LIBERA ME, Domine, Iesu Christe, ab omnibus iniquitatis meis et universis malis,
fac me tuis semper inhærere mandatis et a te numquam separari permittas. Amen.

Tuesday, 10 August 2010

Just wondering

The splendid leutgeb of Bara Brith commented on one of my posts yesterday that Catholicism does not rest with these people (the Tina Beatties of the world), but with the old ladies who go to Mass every day and for all I know probably have done all their lives, and I entirely agree with her : it’s not the thinkers, ultimately, who make the Church (although they may unmake it); but the honest, simple, faithful people of God.

This is why, although in one sense I laud and appreciate the various conferences and seminars which have been going on over the last couple of weeks for young Catholics &c, I also have a slight concern about them : because I know from my own experience that sometimes overmuch thought and learning can cause problems, as well as solve them.

I hope I’m not ungrateful to Our Lord for (what I, at least, see as) His great generosity to me in terms of intellect and mental capacity : but I have to be honest and say that there are times when I almost envy those who do not enjoy my gifts, but who are able to rejoice in simple, unquestioning, faith . . . and who deepen it not by listening to gifted speakers, or reading learned theologians, but simply by saying their prayers, trusting in God, and loving Our Lady.


  1. "it’s not the thinkers, ultimately, who make the Church"

    You make some very good points and I think that you may be hinting at the idea of the sensus fidelium as being the ultimate guardian of the faith.

    But I think that what you've written is slightly unbalanced. After all, it is very easy to point to a long line of theological thinkers who have been absolutely crucial to the elucidation of the deposit of faith. One might start with St Augustine and St Thomas, for example, not forgetting the Cappadocian Fathers.

    Secondly, one has to point to the constant teaching of the Church on the interplay of faith and reason - not least recently in fides et ratio.

    Many of the recent problems of the Church are to do with the irrationality of recent theological ideas such as the appeal to purely experiential knowledge of the Spirit. Now you might claim this as supporting your argument (thinkers going off on the wrong track misleading the faithful) but I would counter claim that it has been the inability or unwillingness of many intelligent people to use their ability to think in order to reject such error.

    It is, of course, Christ who makes the Church ;-)

  2. I wasn't seeking to denigrate academic study at all - I am a teacher. It is very important that the Faith can be reasoned etc, presented afresh for every era and that's what some people are called to do. Such conferences are of great benefit to young people who need to know that the Church has its intellectual side too and who have to face attack at university etc.

    But when the 'thinkers' start leading us down paths not consonant with the Church, that's a big big problem.

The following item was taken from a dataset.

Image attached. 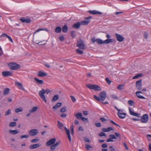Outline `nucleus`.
Wrapping results in <instances>:
<instances>
[{"label": "nucleus", "mask_w": 151, "mask_h": 151, "mask_svg": "<svg viewBox=\"0 0 151 151\" xmlns=\"http://www.w3.org/2000/svg\"><path fill=\"white\" fill-rule=\"evenodd\" d=\"M39 140L38 138L35 139L31 140V142L32 143H35L39 141Z\"/></svg>", "instance_id": "8fccbe9b"}, {"label": "nucleus", "mask_w": 151, "mask_h": 151, "mask_svg": "<svg viewBox=\"0 0 151 151\" xmlns=\"http://www.w3.org/2000/svg\"><path fill=\"white\" fill-rule=\"evenodd\" d=\"M129 111L130 114L133 116H137L139 117H140V114H137L133 111L130 108H129Z\"/></svg>", "instance_id": "ddd939ff"}, {"label": "nucleus", "mask_w": 151, "mask_h": 151, "mask_svg": "<svg viewBox=\"0 0 151 151\" xmlns=\"http://www.w3.org/2000/svg\"><path fill=\"white\" fill-rule=\"evenodd\" d=\"M8 36V35H6V34H5V33H3V34H2L0 36V37L1 38L2 37H7Z\"/></svg>", "instance_id": "774afa93"}, {"label": "nucleus", "mask_w": 151, "mask_h": 151, "mask_svg": "<svg viewBox=\"0 0 151 151\" xmlns=\"http://www.w3.org/2000/svg\"><path fill=\"white\" fill-rule=\"evenodd\" d=\"M59 98V96L58 95H55L52 99V101L55 102L56 101L58 100Z\"/></svg>", "instance_id": "72a5a7b5"}, {"label": "nucleus", "mask_w": 151, "mask_h": 151, "mask_svg": "<svg viewBox=\"0 0 151 151\" xmlns=\"http://www.w3.org/2000/svg\"><path fill=\"white\" fill-rule=\"evenodd\" d=\"M50 92V91L48 89H46L45 90L44 89H42L39 92V94L40 97L45 103H47V100L46 99L45 94L46 93L47 94H48Z\"/></svg>", "instance_id": "f257e3e1"}, {"label": "nucleus", "mask_w": 151, "mask_h": 151, "mask_svg": "<svg viewBox=\"0 0 151 151\" xmlns=\"http://www.w3.org/2000/svg\"><path fill=\"white\" fill-rule=\"evenodd\" d=\"M88 12L90 14L93 15H95L96 14H98L99 15H101L102 14V12L98 11L96 10H94L93 11L89 10L88 11Z\"/></svg>", "instance_id": "4468645a"}, {"label": "nucleus", "mask_w": 151, "mask_h": 151, "mask_svg": "<svg viewBox=\"0 0 151 151\" xmlns=\"http://www.w3.org/2000/svg\"><path fill=\"white\" fill-rule=\"evenodd\" d=\"M58 126L60 129L62 130H63L64 127L63 124L62 122H60L59 121H58Z\"/></svg>", "instance_id": "cd10ccee"}, {"label": "nucleus", "mask_w": 151, "mask_h": 151, "mask_svg": "<svg viewBox=\"0 0 151 151\" xmlns=\"http://www.w3.org/2000/svg\"><path fill=\"white\" fill-rule=\"evenodd\" d=\"M141 94H142V93L140 91H137L136 92V96L138 98L141 99H145V98L141 95Z\"/></svg>", "instance_id": "6ab92c4d"}, {"label": "nucleus", "mask_w": 151, "mask_h": 151, "mask_svg": "<svg viewBox=\"0 0 151 151\" xmlns=\"http://www.w3.org/2000/svg\"><path fill=\"white\" fill-rule=\"evenodd\" d=\"M10 91V89L8 88H6L3 90V95H8Z\"/></svg>", "instance_id": "a878e982"}, {"label": "nucleus", "mask_w": 151, "mask_h": 151, "mask_svg": "<svg viewBox=\"0 0 151 151\" xmlns=\"http://www.w3.org/2000/svg\"><path fill=\"white\" fill-rule=\"evenodd\" d=\"M113 39H107L104 41V44H108L112 42Z\"/></svg>", "instance_id": "c85d7f7f"}, {"label": "nucleus", "mask_w": 151, "mask_h": 151, "mask_svg": "<svg viewBox=\"0 0 151 151\" xmlns=\"http://www.w3.org/2000/svg\"><path fill=\"white\" fill-rule=\"evenodd\" d=\"M148 34L147 32H145L144 34V37L146 39H147L148 37Z\"/></svg>", "instance_id": "338daca9"}, {"label": "nucleus", "mask_w": 151, "mask_h": 151, "mask_svg": "<svg viewBox=\"0 0 151 151\" xmlns=\"http://www.w3.org/2000/svg\"><path fill=\"white\" fill-rule=\"evenodd\" d=\"M100 119L103 122H106L107 121V120L106 119L103 117H101L100 118Z\"/></svg>", "instance_id": "680f3d73"}, {"label": "nucleus", "mask_w": 151, "mask_h": 151, "mask_svg": "<svg viewBox=\"0 0 151 151\" xmlns=\"http://www.w3.org/2000/svg\"><path fill=\"white\" fill-rule=\"evenodd\" d=\"M59 39L60 41H63L65 40V38L63 35H61L59 37Z\"/></svg>", "instance_id": "79ce46f5"}, {"label": "nucleus", "mask_w": 151, "mask_h": 151, "mask_svg": "<svg viewBox=\"0 0 151 151\" xmlns=\"http://www.w3.org/2000/svg\"><path fill=\"white\" fill-rule=\"evenodd\" d=\"M75 116L78 119H81L82 117V113L79 112L75 114Z\"/></svg>", "instance_id": "393cba45"}, {"label": "nucleus", "mask_w": 151, "mask_h": 151, "mask_svg": "<svg viewBox=\"0 0 151 151\" xmlns=\"http://www.w3.org/2000/svg\"><path fill=\"white\" fill-rule=\"evenodd\" d=\"M115 35L117 40L119 42H122L124 40V38L121 35L117 33H116Z\"/></svg>", "instance_id": "9b49d317"}, {"label": "nucleus", "mask_w": 151, "mask_h": 151, "mask_svg": "<svg viewBox=\"0 0 151 151\" xmlns=\"http://www.w3.org/2000/svg\"><path fill=\"white\" fill-rule=\"evenodd\" d=\"M17 123L15 122H11L9 124V126L11 127H14L16 125Z\"/></svg>", "instance_id": "37998d69"}, {"label": "nucleus", "mask_w": 151, "mask_h": 151, "mask_svg": "<svg viewBox=\"0 0 151 151\" xmlns=\"http://www.w3.org/2000/svg\"><path fill=\"white\" fill-rule=\"evenodd\" d=\"M76 46L81 49L84 50L86 48L84 41L81 39H80L77 40Z\"/></svg>", "instance_id": "7ed1b4c3"}, {"label": "nucleus", "mask_w": 151, "mask_h": 151, "mask_svg": "<svg viewBox=\"0 0 151 151\" xmlns=\"http://www.w3.org/2000/svg\"><path fill=\"white\" fill-rule=\"evenodd\" d=\"M34 79L38 84H42L43 83V81L42 80H39L36 77H35Z\"/></svg>", "instance_id": "bb28decb"}, {"label": "nucleus", "mask_w": 151, "mask_h": 151, "mask_svg": "<svg viewBox=\"0 0 151 151\" xmlns=\"http://www.w3.org/2000/svg\"><path fill=\"white\" fill-rule=\"evenodd\" d=\"M47 74L45 72L41 71H39L38 72V76L39 77H44L47 76Z\"/></svg>", "instance_id": "412c9836"}, {"label": "nucleus", "mask_w": 151, "mask_h": 151, "mask_svg": "<svg viewBox=\"0 0 151 151\" xmlns=\"http://www.w3.org/2000/svg\"><path fill=\"white\" fill-rule=\"evenodd\" d=\"M143 76V74L142 73H140L137 74L136 76H134L133 78V79H135L139 78V77H142Z\"/></svg>", "instance_id": "58836bf2"}, {"label": "nucleus", "mask_w": 151, "mask_h": 151, "mask_svg": "<svg viewBox=\"0 0 151 151\" xmlns=\"http://www.w3.org/2000/svg\"><path fill=\"white\" fill-rule=\"evenodd\" d=\"M11 111L10 109H9L7 111L5 112V116H7L11 114Z\"/></svg>", "instance_id": "49530a36"}, {"label": "nucleus", "mask_w": 151, "mask_h": 151, "mask_svg": "<svg viewBox=\"0 0 151 151\" xmlns=\"http://www.w3.org/2000/svg\"><path fill=\"white\" fill-rule=\"evenodd\" d=\"M40 146V144H33L32 145H30L29 147V148L30 149H33L36 148L37 147H39Z\"/></svg>", "instance_id": "aec40b11"}, {"label": "nucleus", "mask_w": 151, "mask_h": 151, "mask_svg": "<svg viewBox=\"0 0 151 151\" xmlns=\"http://www.w3.org/2000/svg\"><path fill=\"white\" fill-rule=\"evenodd\" d=\"M76 52L78 54H82L83 53V51L81 50L79 48L76 49Z\"/></svg>", "instance_id": "c9c22d12"}, {"label": "nucleus", "mask_w": 151, "mask_h": 151, "mask_svg": "<svg viewBox=\"0 0 151 151\" xmlns=\"http://www.w3.org/2000/svg\"><path fill=\"white\" fill-rule=\"evenodd\" d=\"M92 18V17L91 16H89L88 17H86L85 18V20L82 21L80 22L81 25H85L88 24L91 21V20H90V19H91Z\"/></svg>", "instance_id": "423d86ee"}, {"label": "nucleus", "mask_w": 151, "mask_h": 151, "mask_svg": "<svg viewBox=\"0 0 151 151\" xmlns=\"http://www.w3.org/2000/svg\"><path fill=\"white\" fill-rule=\"evenodd\" d=\"M20 21L23 23H29L31 22V20L30 19H25L24 18V17H22L20 19Z\"/></svg>", "instance_id": "4be33fe9"}, {"label": "nucleus", "mask_w": 151, "mask_h": 151, "mask_svg": "<svg viewBox=\"0 0 151 151\" xmlns=\"http://www.w3.org/2000/svg\"><path fill=\"white\" fill-rule=\"evenodd\" d=\"M70 97L71 99L73 102H75L76 101V99L75 97L72 95H70Z\"/></svg>", "instance_id": "3c124183"}, {"label": "nucleus", "mask_w": 151, "mask_h": 151, "mask_svg": "<svg viewBox=\"0 0 151 151\" xmlns=\"http://www.w3.org/2000/svg\"><path fill=\"white\" fill-rule=\"evenodd\" d=\"M67 111L66 109V107L65 106H64L61 109H60V111L62 113H64L65 112Z\"/></svg>", "instance_id": "c03bdc74"}, {"label": "nucleus", "mask_w": 151, "mask_h": 151, "mask_svg": "<svg viewBox=\"0 0 151 151\" xmlns=\"http://www.w3.org/2000/svg\"><path fill=\"white\" fill-rule=\"evenodd\" d=\"M129 104L131 106H132L134 104V101L131 100H129L128 101Z\"/></svg>", "instance_id": "a19ab883"}, {"label": "nucleus", "mask_w": 151, "mask_h": 151, "mask_svg": "<svg viewBox=\"0 0 151 151\" xmlns=\"http://www.w3.org/2000/svg\"><path fill=\"white\" fill-rule=\"evenodd\" d=\"M75 34V32L74 31H72L71 32V35L73 38H74L76 36Z\"/></svg>", "instance_id": "09e8293b"}, {"label": "nucleus", "mask_w": 151, "mask_h": 151, "mask_svg": "<svg viewBox=\"0 0 151 151\" xmlns=\"http://www.w3.org/2000/svg\"><path fill=\"white\" fill-rule=\"evenodd\" d=\"M64 129L65 130L66 134L67 135L68 137L70 142L71 141V136L70 134V130L66 128V127H64Z\"/></svg>", "instance_id": "2eb2a0df"}, {"label": "nucleus", "mask_w": 151, "mask_h": 151, "mask_svg": "<svg viewBox=\"0 0 151 151\" xmlns=\"http://www.w3.org/2000/svg\"><path fill=\"white\" fill-rule=\"evenodd\" d=\"M105 80L109 84V85L111 84V81L108 78H106Z\"/></svg>", "instance_id": "6e6d98bb"}, {"label": "nucleus", "mask_w": 151, "mask_h": 151, "mask_svg": "<svg viewBox=\"0 0 151 151\" xmlns=\"http://www.w3.org/2000/svg\"><path fill=\"white\" fill-rule=\"evenodd\" d=\"M147 137L148 141H151V134H148Z\"/></svg>", "instance_id": "13d9d810"}, {"label": "nucleus", "mask_w": 151, "mask_h": 151, "mask_svg": "<svg viewBox=\"0 0 151 151\" xmlns=\"http://www.w3.org/2000/svg\"><path fill=\"white\" fill-rule=\"evenodd\" d=\"M45 30V31H48L47 29H46V28H45L44 29H42V28L39 29H38V30H36L35 32V33H34V34L33 35V37H34V38H35V39L37 40L38 39V37H37V36L36 35V33L37 32H39L40 31H42V30Z\"/></svg>", "instance_id": "dca6fc26"}, {"label": "nucleus", "mask_w": 151, "mask_h": 151, "mask_svg": "<svg viewBox=\"0 0 151 151\" xmlns=\"http://www.w3.org/2000/svg\"><path fill=\"white\" fill-rule=\"evenodd\" d=\"M56 147H55L54 144L51 145L50 147V149L52 150H53L55 149Z\"/></svg>", "instance_id": "e2e57ef3"}, {"label": "nucleus", "mask_w": 151, "mask_h": 151, "mask_svg": "<svg viewBox=\"0 0 151 151\" xmlns=\"http://www.w3.org/2000/svg\"><path fill=\"white\" fill-rule=\"evenodd\" d=\"M115 134L117 138H120L121 137V135L120 134L117 132H115Z\"/></svg>", "instance_id": "4d7b16f0"}, {"label": "nucleus", "mask_w": 151, "mask_h": 151, "mask_svg": "<svg viewBox=\"0 0 151 151\" xmlns=\"http://www.w3.org/2000/svg\"><path fill=\"white\" fill-rule=\"evenodd\" d=\"M8 66L9 68L12 70H17L20 68V65L18 64L14 63H11L9 64Z\"/></svg>", "instance_id": "20e7f679"}, {"label": "nucleus", "mask_w": 151, "mask_h": 151, "mask_svg": "<svg viewBox=\"0 0 151 151\" xmlns=\"http://www.w3.org/2000/svg\"><path fill=\"white\" fill-rule=\"evenodd\" d=\"M142 80H139L136 82V86L137 89L140 90L142 88Z\"/></svg>", "instance_id": "6e6552de"}, {"label": "nucleus", "mask_w": 151, "mask_h": 151, "mask_svg": "<svg viewBox=\"0 0 151 151\" xmlns=\"http://www.w3.org/2000/svg\"><path fill=\"white\" fill-rule=\"evenodd\" d=\"M95 126L98 127H100L101 126V124L100 123H95Z\"/></svg>", "instance_id": "69168bd1"}, {"label": "nucleus", "mask_w": 151, "mask_h": 151, "mask_svg": "<svg viewBox=\"0 0 151 151\" xmlns=\"http://www.w3.org/2000/svg\"><path fill=\"white\" fill-rule=\"evenodd\" d=\"M113 130V128L111 127H109L107 128H103L101 129V130L102 132H109L111 130Z\"/></svg>", "instance_id": "5701e85b"}, {"label": "nucleus", "mask_w": 151, "mask_h": 151, "mask_svg": "<svg viewBox=\"0 0 151 151\" xmlns=\"http://www.w3.org/2000/svg\"><path fill=\"white\" fill-rule=\"evenodd\" d=\"M111 97L114 99H117L118 98V97L115 95L112 94L110 95Z\"/></svg>", "instance_id": "864d4df0"}, {"label": "nucleus", "mask_w": 151, "mask_h": 151, "mask_svg": "<svg viewBox=\"0 0 151 151\" xmlns=\"http://www.w3.org/2000/svg\"><path fill=\"white\" fill-rule=\"evenodd\" d=\"M99 135L101 137L103 136H106V134L104 133L103 132H101L99 134Z\"/></svg>", "instance_id": "603ef678"}, {"label": "nucleus", "mask_w": 151, "mask_h": 151, "mask_svg": "<svg viewBox=\"0 0 151 151\" xmlns=\"http://www.w3.org/2000/svg\"><path fill=\"white\" fill-rule=\"evenodd\" d=\"M9 132L10 134L13 135L16 134L19 132L18 131L16 130H9Z\"/></svg>", "instance_id": "2f4dec72"}, {"label": "nucleus", "mask_w": 151, "mask_h": 151, "mask_svg": "<svg viewBox=\"0 0 151 151\" xmlns=\"http://www.w3.org/2000/svg\"><path fill=\"white\" fill-rule=\"evenodd\" d=\"M148 120V115L146 114L143 115L141 117V121L142 122L145 123L147 122Z\"/></svg>", "instance_id": "0eeeda50"}, {"label": "nucleus", "mask_w": 151, "mask_h": 151, "mask_svg": "<svg viewBox=\"0 0 151 151\" xmlns=\"http://www.w3.org/2000/svg\"><path fill=\"white\" fill-rule=\"evenodd\" d=\"M28 133L30 136H34L38 133V132L37 129H32L29 131Z\"/></svg>", "instance_id": "1a4fd4ad"}, {"label": "nucleus", "mask_w": 151, "mask_h": 151, "mask_svg": "<svg viewBox=\"0 0 151 151\" xmlns=\"http://www.w3.org/2000/svg\"><path fill=\"white\" fill-rule=\"evenodd\" d=\"M99 95V96L98 97L95 95L94 96V98L99 101H103L106 97V93L105 91H103L100 93Z\"/></svg>", "instance_id": "f03ea898"}, {"label": "nucleus", "mask_w": 151, "mask_h": 151, "mask_svg": "<svg viewBox=\"0 0 151 151\" xmlns=\"http://www.w3.org/2000/svg\"><path fill=\"white\" fill-rule=\"evenodd\" d=\"M96 42L97 43L99 44H104V41H103L102 40L99 39H96Z\"/></svg>", "instance_id": "4c0bfd02"}, {"label": "nucleus", "mask_w": 151, "mask_h": 151, "mask_svg": "<svg viewBox=\"0 0 151 151\" xmlns=\"http://www.w3.org/2000/svg\"><path fill=\"white\" fill-rule=\"evenodd\" d=\"M122 112H118L117 113L119 117L121 119L124 118L126 115V114L125 113H122Z\"/></svg>", "instance_id": "f3484780"}, {"label": "nucleus", "mask_w": 151, "mask_h": 151, "mask_svg": "<svg viewBox=\"0 0 151 151\" xmlns=\"http://www.w3.org/2000/svg\"><path fill=\"white\" fill-rule=\"evenodd\" d=\"M124 85L123 84H119L117 87V88L120 90H122L124 89Z\"/></svg>", "instance_id": "e433bc0d"}, {"label": "nucleus", "mask_w": 151, "mask_h": 151, "mask_svg": "<svg viewBox=\"0 0 151 151\" xmlns=\"http://www.w3.org/2000/svg\"><path fill=\"white\" fill-rule=\"evenodd\" d=\"M85 147L88 150H91L93 149V147L88 144H86Z\"/></svg>", "instance_id": "7c9ffc66"}, {"label": "nucleus", "mask_w": 151, "mask_h": 151, "mask_svg": "<svg viewBox=\"0 0 151 151\" xmlns=\"http://www.w3.org/2000/svg\"><path fill=\"white\" fill-rule=\"evenodd\" d=\"M56 139L55 138H52L48 141L46 143V145L49 147L54 144L56 142Z\"/></svg>", "instance_id": "9d476101"}, {"label": "nucleus", "mask_w": 151, "mask_h": 151, "mask_svg": "<svg viewBox=\"0 0 151 151\" xmlns=\"http://www.w3.org/2000/svg\"><path fill=\"white\" fill-rule=\"evenodd\" d=\"M22 109L21 107H20L19 108H17L15 110V112L16 113H18L19 112H22Z\"/></svg>", "instance_id": "ea45409f"}, {"label": "nucleus", "mask_w": 151, "mask_h": 151, "mask_svg": "<svg viewBox=\"0 0 151 151\" xmlns=\"http://www.w3.org/2000/svg\"><path fill=\"white\" fill-rule=\"evenodd\" d=\"M81 25L80 22H78L73 25L72 27L76 29H78L80 28Z\"/></svg>", "instance_id": "a211bd4d"}, {"label": "nucleus", "mask_w": 151, "mask_h": 151, "mask_svg": "<svg viewBox=\"0 0 151 151\" xmlns=\"http://www.w3.org/2000/svg\"><path fill=\"white\" fill-rule=\"evenodd\" d=\"M70 129L71 132V134H73V132L74 131L73 126L71 125L70 127Z\"/></svg>", "instance_id": "0e129e2a"}, {"label": "nucleus", "mask_w": 151, "mask_h": 151, "mask_svg": "<svg viewBox=\"0 0 151 151\" xmlns=\"http://www.w3.org/2000/svg\"><path fill=\"white\" fill-rule=\"evenodd\" d=\"M86 86L89 89L93 90L94 91H100L101 90V87L97 85H91L88 84Z\"/></svg>", "instance_id": "39448f33"}, {"label": "nucleus", "mask_w": 151, "mask_h": 151, "mask_svg": "<svg viewBox=\"0 0 151 151\" xmlns=\"http://www.w3.org/2000/svg\"><path fill=\"white\" fill-rule=\"evenodd\" d=\"M62 105V103L58 102L55 105L53 106V108L54 109L56 110L58 108L60 107Z\"/></svg>", "instance_id": "b1692460"}, {"label": "nucleus", "mask_w": 151, "mask_h": 151, "mask_svg": "<svg viewBox=\"0 0 151 151\" xmlns=\"http://www.w3.org/2000/svg\"><path fill=\"white\" fill-rule=\"evenodd\" d=\"M84 140L86 142H90V139L86 137H84Z\"/></svg>", "instance_id": "052dcab7"}, {"label": "nucleus", "mask_w": 151, "mask_h": 151, "mask_svg": "<svg viewBox=\"0 0 151 151\" xmlns=\"http://www.w3.org/2000/svg\"><path fill=\"white\" fill-rule=\"evenodd\" d=\"M68 30V27L66 25H64L62 28V31L64 33H66Z\"/></svg>", "instance_id": "c756f323"}, {"label": "nucleus", "mask_w": 151, "mask_h": 151, "mask_svg": "<svg viewBox=\"0 0 151 151\" xmlns=\"http://www.w3.org/2000/svg\"><path fill=\"white\" fill-rule=\"evenodd\" d=\"M20 137L21 139L27 138L29 137V136L28 135H21Z\"/></svg>", "instance_id": "a18cd8bd"}, {"label": "nucleus", "mask_w": 151, "mask_h": 151, "mask_svg": "<svg viewBox=\"0 0 151 151\" xmlns=\"http://www.w3.org/2000/svg\"><path fill=\"white\" fill-rule=\"evenodd\" d=\"M61 27L60 26H58L55 29V31L56 33H58L61 32Z\"/></svg>", "instance_id": "473e14b6"}, {"label": "nucleus", "mask_w": 151, "mask_h": 151, "mask_svg": "<svg viewBox=\"0 0 151 151\" xmlns=\"http://www.w3.org/2000/svg\"><path fill=\"white\" fill-rule=\"evenodd\" d=\"M96 39L95 37H92L91 39V41L94 44V43L96 42Z\"/></svg>", "instance_id": "bf43d9fd"}, {"label": "nucleus", "mask_w": 151, "mask_h": 151, "mask_svg": "<svg viewBox=\"0 0 151 151\" xmlns=\"http://www.w3.org/2000/svg\"><path fill=\"white\" fill-rule=\"evenodd\" d=\"M38 108L37 106H35L32 109H31L29 111V112L30 113H33L35 112L37 109Z\"/></svg>", "instance_id": "f704fd0d"}, {"label": "nucleus", "mask_w": 151, "mask_h": 151, "mask_svg": "<svg viewBox=\"0 0 151 151\" xmlns=\"http://www.w3.org/2000/svg\"><path fill=\"white\" fill-rule=\"evenodd\" d=\"M2 73L3 76L4 77H7L13 75V74L11 72L8 71H3Z\"/></svg>", "instance_id": "f8f14e48"}, {"label": "nucleus", "mask_w": 151, "mask_h": 151, "mask_svg": "<svg viewBox=\"0 0 151 151\" xmlns=\"http://www.w3.org/2000/svg\"><path fill=\"white\" fill-rule=\"evenodd\" d=\"M110 137L112 139H116V136L113 134H110L109 135Z\"/></svg>", "instance_id": "5fc2aeb1"}, {"label": "nucleus", "mask_w": 151, "mask_h": 151, "mask_svg": "<svg viewBox=\"0 0 151 151\" xmlns=\"http://www.w3.org/2000/svg\"><path fill=\"white\" fill-rule=\"evenodd\" d=\"M81 120L84 122L85 123H87L88 122V119L87 118H86L85 117H82Z\"/></svg>", "instance_id": "de8ad7c7"}]
</instances>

    Think about the phrase 'active participation' and what nonsense has been wrought by the interpretation of that little phrase.

  3. PS To clarify, Tina Beattie et al do not make the cut on my list of Catholic Thinkers.

    Catholic x
    Thinker x


  4. leutgeb;
    as I have - shall we say - Dominican leanings, I too would not seek to denigrate academic study : I was just expressing my concern about what you highlight; people who lead others down paths not consonant with the Church's teaching.
    I realize, of course, that these conferences do not do that; I suppose what really worries me is that there may be those who don't really digest fully what they get there, and then go off on strange tracks of their own as a result of a failure to comprehend properly . . . which is basically the point you make in your comment about 'actuosa participatio'.

  5. . . . and I entirely agree : Tina Beattie et al may be thinkers (though I don't think they are), but they're certainly not Catholic.

  6. Leutgeb & Dominic Mary,

    I agree with what you've said in this thread. The failure is that of not "thinking with the Church".

    Perhaps a wider worry is the degeneration of debate in the public forum to mere exercises of power and rhetoric.